The Story
Why it exists.
The beginning
Onyrico named this fragrance after Artemisia Gentileschi, the Baroque painter who refused to be ignored. Artemisia painted with a ferocity that made her era uncomfortable, and Onyrico wanted her to be the first woman in their collection of Italian Masters, joining Dante, Leonardo, and Marco Polo. Not as an afterthought. As a reckoning. The brand's founders, Emilia Armida Chinigò and Giorgio Biella, described their approach as cultural storytelling, each fragrance a chapter, each chapter a subject that endured in the Italian imagination. So when it came time to close the third triptych of their Masters series, they didn't reach for another male genius. They reached for Artemisia. Maurizio Cerizza translated her into scent. The brief: her contradictions. Her pride. The way she painted fury and beauty in the same frame.
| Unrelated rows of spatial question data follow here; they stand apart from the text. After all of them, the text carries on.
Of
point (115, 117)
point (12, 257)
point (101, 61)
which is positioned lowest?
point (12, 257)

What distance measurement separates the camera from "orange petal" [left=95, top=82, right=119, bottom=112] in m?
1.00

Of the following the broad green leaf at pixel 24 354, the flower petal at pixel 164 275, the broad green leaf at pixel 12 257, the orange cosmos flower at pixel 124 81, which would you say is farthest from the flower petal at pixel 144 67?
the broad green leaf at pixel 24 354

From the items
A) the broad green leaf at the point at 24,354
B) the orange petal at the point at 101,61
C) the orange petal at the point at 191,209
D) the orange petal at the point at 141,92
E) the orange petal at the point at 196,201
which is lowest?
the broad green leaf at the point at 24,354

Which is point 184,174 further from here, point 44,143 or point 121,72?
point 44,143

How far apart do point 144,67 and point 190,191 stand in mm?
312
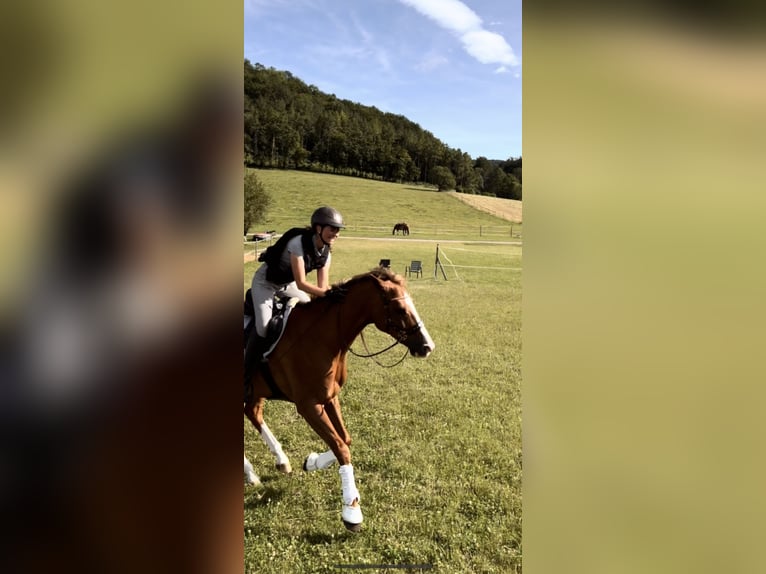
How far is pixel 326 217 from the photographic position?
199cm

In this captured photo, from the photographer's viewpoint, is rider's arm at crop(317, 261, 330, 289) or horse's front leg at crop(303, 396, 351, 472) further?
horse's front leg at crop(303, 396, 351, 472)

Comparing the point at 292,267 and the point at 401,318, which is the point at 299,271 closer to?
the point at 292,267

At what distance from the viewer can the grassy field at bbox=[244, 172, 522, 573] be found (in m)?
2.04

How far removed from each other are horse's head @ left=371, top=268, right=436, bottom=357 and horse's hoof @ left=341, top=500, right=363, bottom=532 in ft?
2.68

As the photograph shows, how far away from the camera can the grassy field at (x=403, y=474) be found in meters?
2.04

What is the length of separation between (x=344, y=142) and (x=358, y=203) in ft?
2.41

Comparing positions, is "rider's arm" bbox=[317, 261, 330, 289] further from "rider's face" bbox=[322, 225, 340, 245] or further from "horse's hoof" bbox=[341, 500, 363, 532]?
"horse's hoof" bbox=[341, 500, 363, 532]

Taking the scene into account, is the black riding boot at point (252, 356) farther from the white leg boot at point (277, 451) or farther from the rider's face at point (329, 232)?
the rider's face at point (329, 232)
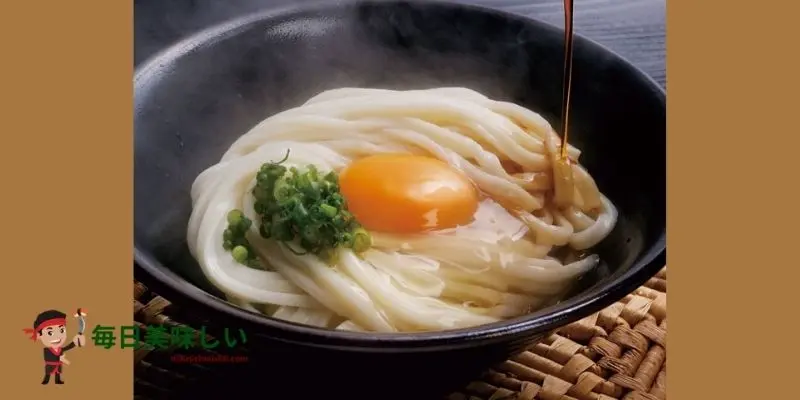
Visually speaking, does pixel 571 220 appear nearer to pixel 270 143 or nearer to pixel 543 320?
pixel 543 320

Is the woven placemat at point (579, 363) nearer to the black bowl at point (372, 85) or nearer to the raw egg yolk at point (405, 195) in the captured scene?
the black bowl at point (372, 85)

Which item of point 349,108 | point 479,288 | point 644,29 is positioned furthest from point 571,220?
point 349,108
What makes Artimitia work is the structural tension Cerizza builds into the pyramid. Ginger, candied, warm, never sharp, opens and stays. It doesn't behave the way ginger usually behaves in perfumery, burning bright and disappearing. Here it threads through the entire wear, a through-line that keeps the sweetness honest. The heart is where most fragrances in this genre would overcommit to sugar. Instead, orange blossom and champaca arrive with a creamy, slightly indolic warmth that doesn't fight the spun sugar, it plays against it. The florals don't soften the composition. They complicate it. The base settles into vanilla and amber with white musk keeping everything close to skin.
The evolution
The opening is bright and immediate. Candied ginger, tangerine zest, a sweet citrus pop that reads almost like a lozenge. It announces itself for the first twenty minutes, clean heat without the burn. Then the florals begin their slow claim. Orange blossom arrives first, soft and creamy, followed by champaca and the spun sugar that gives the heart its name. The ginger doesn't leave. It sits underneath, grounding the sweetness in something with a little more teeth. By the drydown, the florals recede and the vanilla takes over. Warm, skin-close, lingering. The ginger is still there, stubborn and sweet, but now it smells like ginger Cookie. Not aggressive. Not quiet. The kind of smell someone leans in to find. On most skin types, Artimitia holds for a full workday and into the evening. It leaves traces on fabric the next morning, vanilla and white musk, soft and persistent.
Cultural impact
Artimitia holds a singular position within the Onyrico lineup: it is the first woman to appear in their Masters series, which previously honored Dante, Leonardo da Vinci, Michelangelo, and Marco Polo. Named for Artemisia Gentileschi, the Baroque painter whose work and biography remain subjects of academic and cultural discussion centuries later, the fragrance exists at the intersection of artistic reverence and sensory pleasure. Maurizio Cerizza's brief was to capture contradiction: the fierce ambition and the warm humanity that coexist in her story. For wearers who seek niche perfumery with a point of view rooted in something real, Artimitia offers that rare combination of cultural specificity and olfactory honesty.